Violence never occurs in a vacuum or emerges from the ether. It exists on a continuum. It appears to be the case that no one within that church was assaulted. This, though, only means that the violence hadn’t yet gotten physical. It hadn’t yet gotten hot. Still, violence there was as it is obvious that the belligerents intended to inspire a visceral fear in the hearts of every man, woman, and child in attendance. 

Houses of worship are supposed to be sanctuaries from the tumult of the outside world. They are held by their members to be sacred places. It wasn’t just those in attendance who felt the violence of having their church besieged, the violence of having the trespassers scream expletives at them, the violence of having their family members demonized, the violence of the sheer callousness on the part of the trespassers to the sight of their children crying and being comforted by their parents. 

Everyone who saw that appalling spectacle from their homes—including Bishop Wooden and his congregants—felt it as well. 

The tactics of the church “protesters” differed from the gangster who collects “protection” money from the business owners who he extorts only insofar as the church violators weren’t nearly as subtle as the gangster. In both instances, though, violence is the subtext.

The violence for which Bishop Wooden advocated in his sermon is obviously defensive. His point was clear: Anyone who attempted to invade his church, the House of God, and attack his community had better be wiling to pay the cost of doing so, because such activity will come at a cost. And that cost will be exacted by Bishop Wooden and his flock.

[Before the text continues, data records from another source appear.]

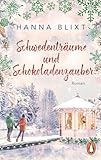 Schwedenträume und Schokoladenzauber: Roman. Winterliche Kleinstadtromantik zum Verlieben - Hanna Blixt Übersetzer: Marie-Sophie Kasten 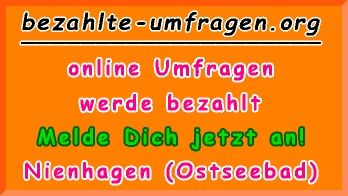 bezahlte Umfragen in Nienhagen (Ostseebad)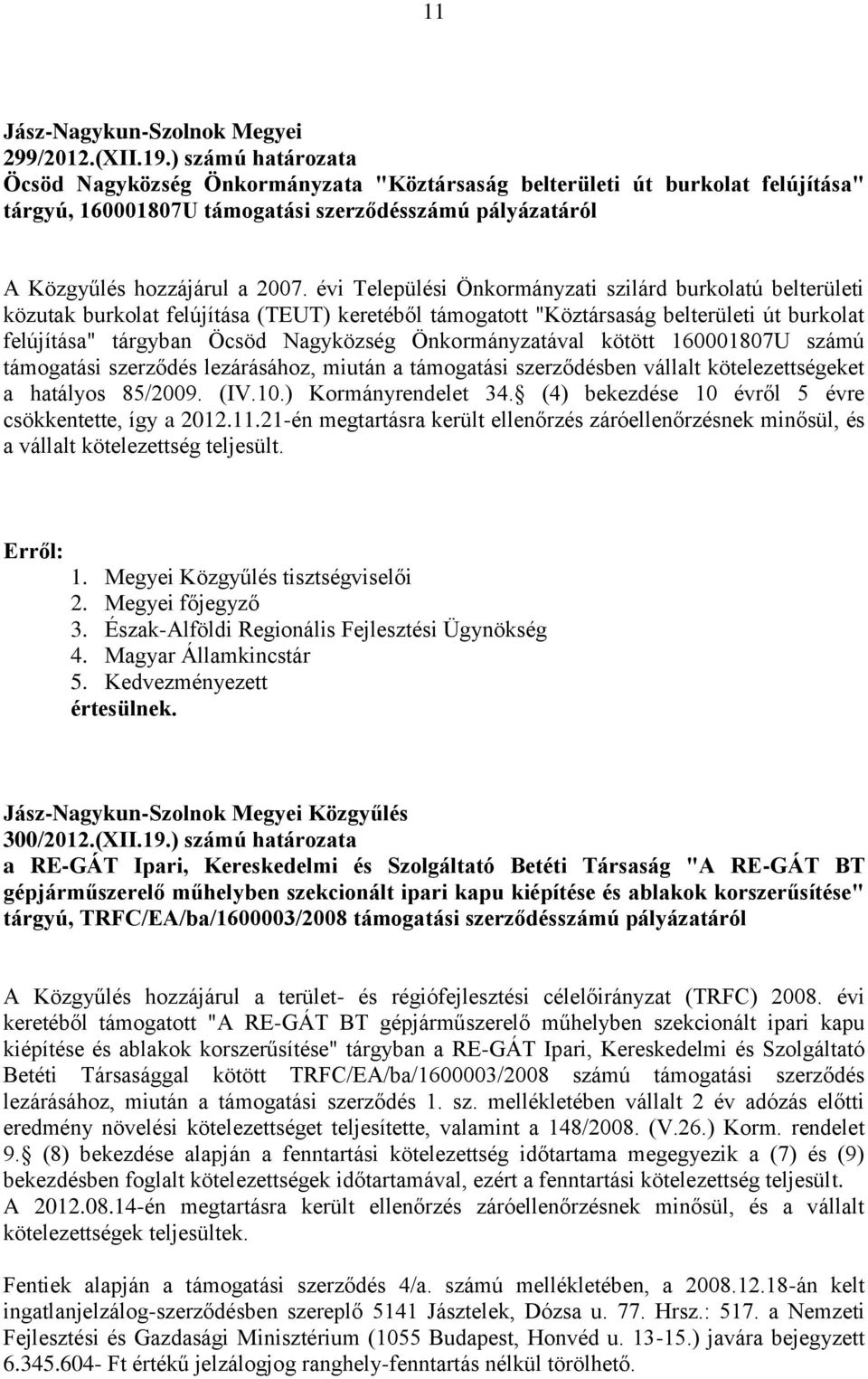 évi Települési Önkormányzati szilárd burkolatú belterületi közutak burkolat felújítása (TEUT) keretéből támogatott "Köztársaság belterületi út burkolat felújítása" tárgyban Öcsöd Nagyközség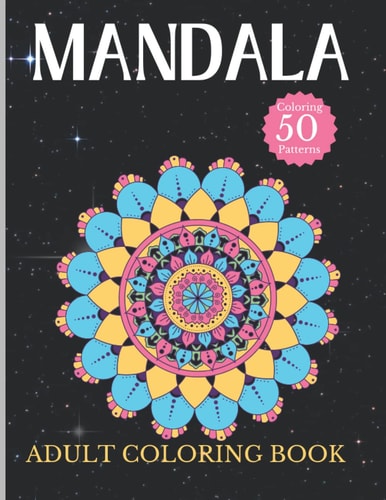 Cute Mandala Coloring Book for adults 2022-2023: Mandala Coloring Book For Adults Relaxation For Young Women | 50 Amazing Patterns And Mandalas For Relaxation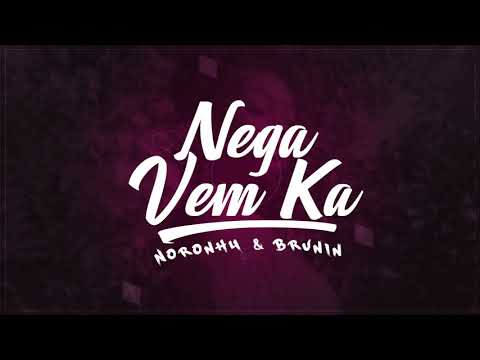 Noronh4 & Brunnin - Nega vem ka (Prod. HP)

Legally, ethically, Scripturally, and theologically, the position of Wooden and his congregants is wholly justified. As Christians and American citizens, they have the right to protect themselves from those who disclose an intention to harm them. That the belligerents in Minnesota were politically motivated is neither here nor there: Anyone who screams in the face of a stranger, i.e., within a distance sufficiently close to strike and, thus, potentially kill, can and should be regarded as an imminent threat to the well-being of the person accosted. Even if, subjectively speaking, the bellicose don’t intend to harm a hair on the head of their target, human beings cannot and cannot be expected to divine the “true” intentions of strangers who aggress against them. The threatening actions of a person are all that one has to go upon. 

If a person breaks into my home, where my child lives, and begins calling me every name in the book while screaming his lungs out, I have every right to neutralize the threat before it can materialize against me. 

One needn’t be a Christian, or even a supporter of ICE and this administration, in order to recognize that had the pastor and his congregants in Minnesota given the anti-ICE belligerents the Patrick Wooden treatment, they would’ve been wholly in the right.